表示部30は、液晶ディスプレイなどの表示デバイスであり、制御部10の制御に応じた内容の表示を行う。この表示の内容は、カラオケの楽曲の進行に応じた背景画像、歌詞テロップ、メニュー画面、歌唱音声の評価結果、シャウト技法の検出結果などである。
通信部40は、制御部10の制御に応じて、インターネットなどの通信回線と接続して、サーバ装置などの通信装置と情報のやり取りを行う。制御部10は、通信部40を介して取得した情報を用いて、記憶部50に記憶される情報を更新するようにしてもよい。
記憶部50は、ハードディスク、不揮発性メモリなどの記憶手段であり、楽曲データ、歌唱音声データ、および評価基準情報をそれぞれ記憶する記憶領域を有する。
【0016】
楽曲データは、カラオケの歌唱対象となる楽曲に関連するデータが含まれ、例えば、ガイドメロディデータ(以下、GMデータという)、伴奏データ、歌詞データなどが含まれている。GMデータは、楽曲のボーカルパートのメロディを示すデータ、すなわち、歌唱すべき構成音の内容が指定されたデータであり、例えば、MIDI(Musical Instrument Digital Interface)形式により記述されている。伴奏データは、楽曲の伴奏の内容を示すデータであり、例えば、MIDI形式により記述されている。歌詞データは、楽曲の歌詞の内容を示すデータ、および表示部30に表示させた歌詞テロップを色替えするためのタイミングを示すデータを有する。また、楽曲データには、楽曲のサビ部分の位置、メロディの出だし部分の位置など、楽曲の各構成部分の位置を規定する情報も含まれていてもよい。
楽曲データは、歌唱者によって操作部20の操作により指定された楽曲に対応するものが制御部10によって読み出され、カラオケの伴奏音のスピーカ61からの出力、歌詞テロップの表示部30への表示に用いられる。
【0017】
歌唱音声データは、カラオケの対象となった楽曲を歌唱する歌唱者によって、マイクロフォン62から入力された歌唱音声を示すデータであり、例えば、WAVE形式などで記憶される。このようにして記憶される歌唱音声データは、制御部10によって、カラオケの対象となった楽曲を示す楽曲データに対応付けられる。
評価基準情報は、シャウト技法検出機能において用いられ、シャウト技法として判定する基準を示す情報である(図4、図5参照)。評価基準情報の具体的な内容については、後述するシャウト技法検出機能の説明において示すため、ここでは省略する。

────

◆ 課題 1:
カラオケ装置を説明した本文のうち、「通信部40は、制御部10の制」から「楽曲データに対応付けられる。」までを両端も含めて抜き出し、「楽曲データ」を「ソングデータ」に置き換えた形に直せ。
本文と記録は互いに独立した別個の資料である。

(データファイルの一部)
────

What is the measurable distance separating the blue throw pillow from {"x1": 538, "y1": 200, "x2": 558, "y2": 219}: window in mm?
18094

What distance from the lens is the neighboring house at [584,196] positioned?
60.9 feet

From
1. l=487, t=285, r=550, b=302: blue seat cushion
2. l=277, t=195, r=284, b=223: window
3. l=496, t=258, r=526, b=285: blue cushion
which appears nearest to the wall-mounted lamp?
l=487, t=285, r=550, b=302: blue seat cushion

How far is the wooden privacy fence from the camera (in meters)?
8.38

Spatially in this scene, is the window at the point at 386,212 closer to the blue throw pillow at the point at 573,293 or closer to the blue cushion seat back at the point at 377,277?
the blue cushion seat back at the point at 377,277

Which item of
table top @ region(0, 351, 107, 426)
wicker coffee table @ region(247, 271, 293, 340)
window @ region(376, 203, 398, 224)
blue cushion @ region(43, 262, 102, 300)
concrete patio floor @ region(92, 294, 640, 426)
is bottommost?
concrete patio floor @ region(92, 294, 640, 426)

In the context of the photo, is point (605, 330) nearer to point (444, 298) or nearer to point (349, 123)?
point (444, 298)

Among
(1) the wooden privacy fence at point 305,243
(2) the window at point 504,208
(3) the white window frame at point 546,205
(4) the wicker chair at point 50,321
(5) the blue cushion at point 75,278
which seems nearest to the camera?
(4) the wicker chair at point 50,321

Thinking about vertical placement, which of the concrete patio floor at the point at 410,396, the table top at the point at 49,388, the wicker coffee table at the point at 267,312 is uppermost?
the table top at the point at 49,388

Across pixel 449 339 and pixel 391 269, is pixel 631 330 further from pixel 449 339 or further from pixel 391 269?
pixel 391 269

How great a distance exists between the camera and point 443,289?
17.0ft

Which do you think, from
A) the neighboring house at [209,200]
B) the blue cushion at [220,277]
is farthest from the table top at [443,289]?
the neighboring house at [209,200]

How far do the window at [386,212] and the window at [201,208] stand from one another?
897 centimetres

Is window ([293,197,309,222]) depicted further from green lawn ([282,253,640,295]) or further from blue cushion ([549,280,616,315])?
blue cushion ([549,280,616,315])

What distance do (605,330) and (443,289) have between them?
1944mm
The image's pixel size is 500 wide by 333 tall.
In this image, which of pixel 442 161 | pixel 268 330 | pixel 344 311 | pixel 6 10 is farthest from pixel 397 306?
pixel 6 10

────

◆ 課題 2:
記録の中から「between」という文字列を含む行をすべて書き写せ。大文字と小文字は区別すること。

◆ 正解 1:
通信部40は、制御部10の制御に応じて、インターネットなどの通信回線と接続して、サーバ装置などの通信装置と情報のやり取りを行う。制御部10は、通信部40を介して取得した情報を用いて、記憶部50に記憶される情報を更新するようにしてもよい。
記憶部50は、ハードディスク、不揮発性メモリなどの記憶手段であり、ソングデータ、歌唱音声データ、および評価基準情報をそれぞれ記憶する記憶領域を有する。
【0016】
ソングデータは、カラオケの歌唱対象となる楽曲に関連するデータが含まれ、例えば、ガイドメロディデータ(以下、GMデータという)、伴奏データ、歌詞データなどが含まれている。GMデータは、楽曲のボーカルパートのメロディを示すデータ、すなわち、歌唱すべき構成音の内容が指定されたデータであり、例えば、MIDI(Musical Instrument Digital Interface)形式により記述されている。伴奏データは、楽曲の伴奏の内容を示すデータであり、例えば、MIDI形式により記述されている。歌詞データは、楽曲の歌詞の内容を示すデータ、および表示部30に表示させた歌詞テロップを色替えするためのタイミングを示すデータを有する。また、ソングデータには、楽曲のサビ部分の位置、メロディの出だし部分の位置など、楽曲の各構成部分の位置を規定する情報も含まれていてもよい。
ソングデータは、歌唱者によって操作部20の操作により指定された楽曲に対応するものが制御部10によって読み出され、カラオケの伴奏音のスピーカ61からの出力、歌詞テロップの表示部30への表示に用いられる。
【0017】
歌唱音声データは、カラオケの対象となった楽曲を歌唱する歌唱者によって、マイクロフォン62から入力された歌唱音声を示すデータであり、例えば、WAVE形式などで記憶される。このようにして記憶される歌唱音声データは、制御部10によって、カラオケの対象となった楽曲を示すソングデータに対応付けられる。

◆ 正解 2:
How great a distance exists between the camera and point 443,289?
What distance do (605,330) and (443,289) have between them?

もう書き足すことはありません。